(Pictures with short captions)
=-=-=-=-=

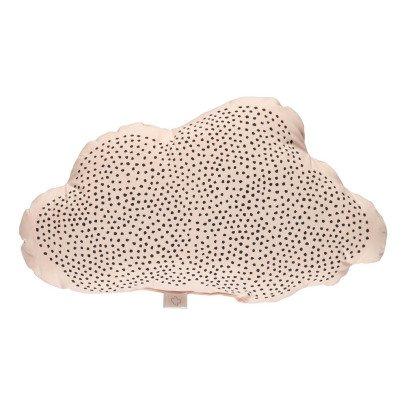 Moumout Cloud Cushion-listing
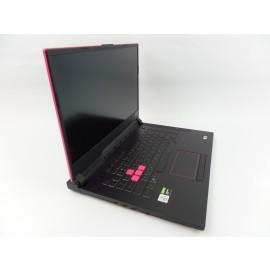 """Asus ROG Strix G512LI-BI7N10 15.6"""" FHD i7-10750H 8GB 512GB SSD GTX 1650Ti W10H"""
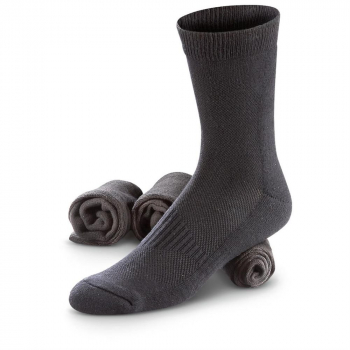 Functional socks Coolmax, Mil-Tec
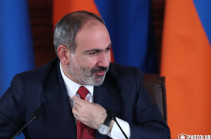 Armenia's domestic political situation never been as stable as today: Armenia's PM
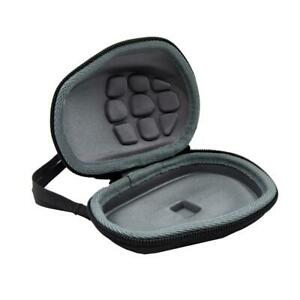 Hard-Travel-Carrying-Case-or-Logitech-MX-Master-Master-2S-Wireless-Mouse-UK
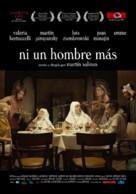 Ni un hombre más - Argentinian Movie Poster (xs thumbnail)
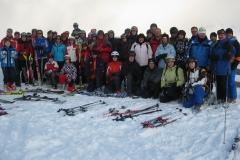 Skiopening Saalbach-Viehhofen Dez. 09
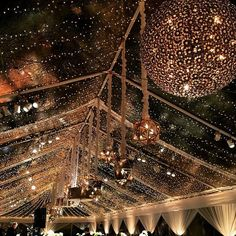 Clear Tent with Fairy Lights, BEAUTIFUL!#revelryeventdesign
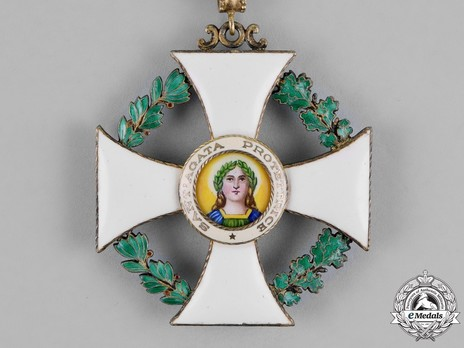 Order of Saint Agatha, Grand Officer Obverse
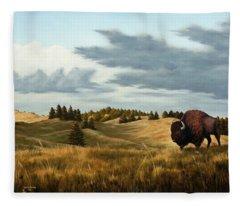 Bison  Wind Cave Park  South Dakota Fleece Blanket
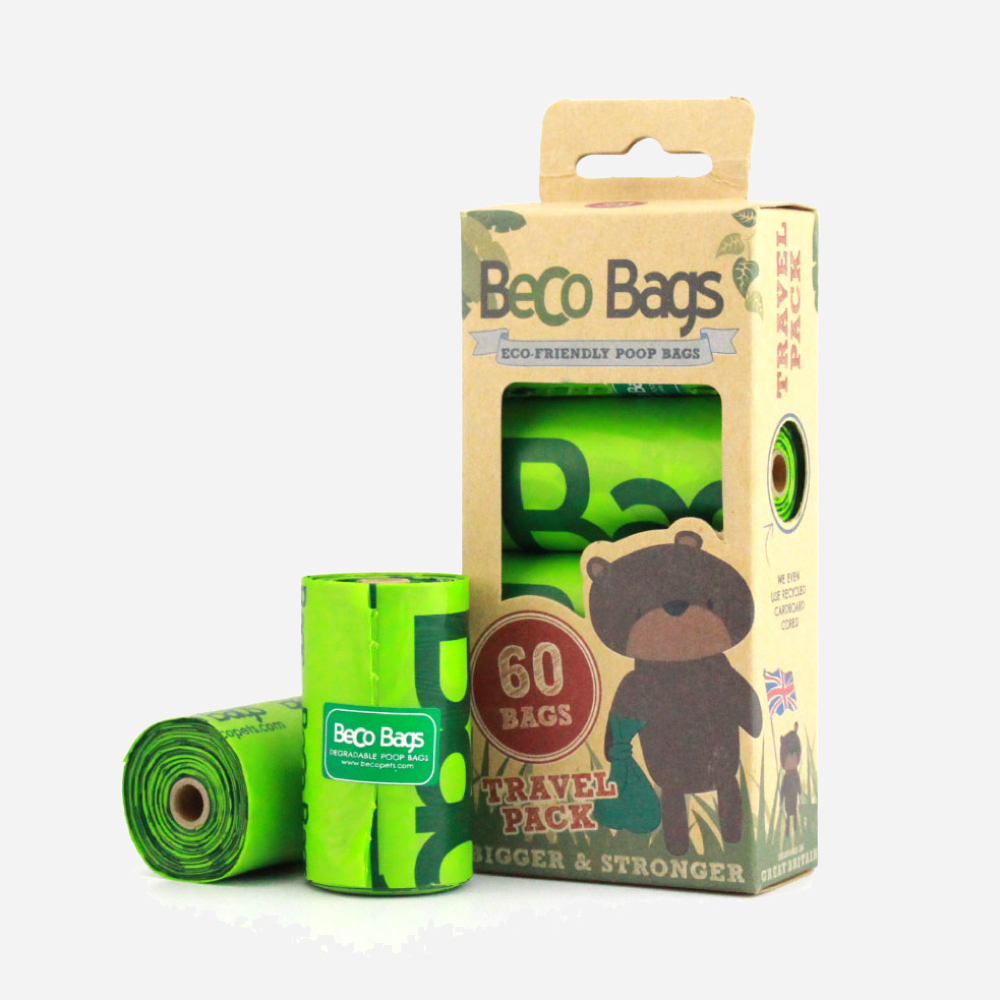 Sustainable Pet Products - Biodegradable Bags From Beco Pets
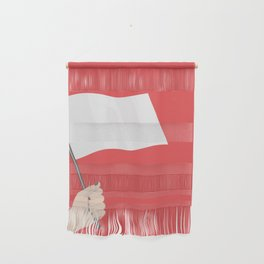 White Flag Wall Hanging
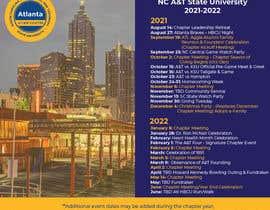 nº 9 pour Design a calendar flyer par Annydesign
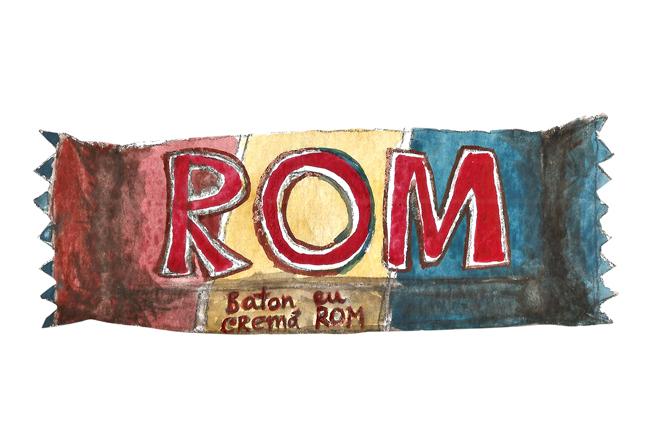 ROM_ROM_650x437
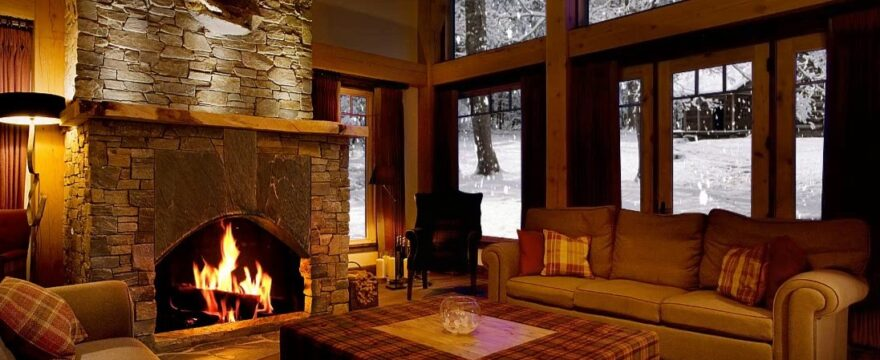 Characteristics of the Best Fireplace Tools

=-=-=-=-=

### Task requirements:
From the data above, return exactly the lines from the one with "Ni un hombre" up to and including the one with "White Flag Wall Hanging". Pictures do not go in the copy.

### Reply:
 Ni un hombre más - Argentinian Movie Poster (xs thumbnail)
 Skiopening Saalbach-Viehhofen Dez. 09
 Clear Tent with Fairy Lights, BEAUTIFUL!#revelryeventdesign
 Order of Saint Agatha, Grand Officer Obverse
 Bison  Wind Cave Park  South Dakota Fleece Blanket
 Sustainable Pet Products - Biodegradable Bags From Beco Pets
 White Flag Wall Hanging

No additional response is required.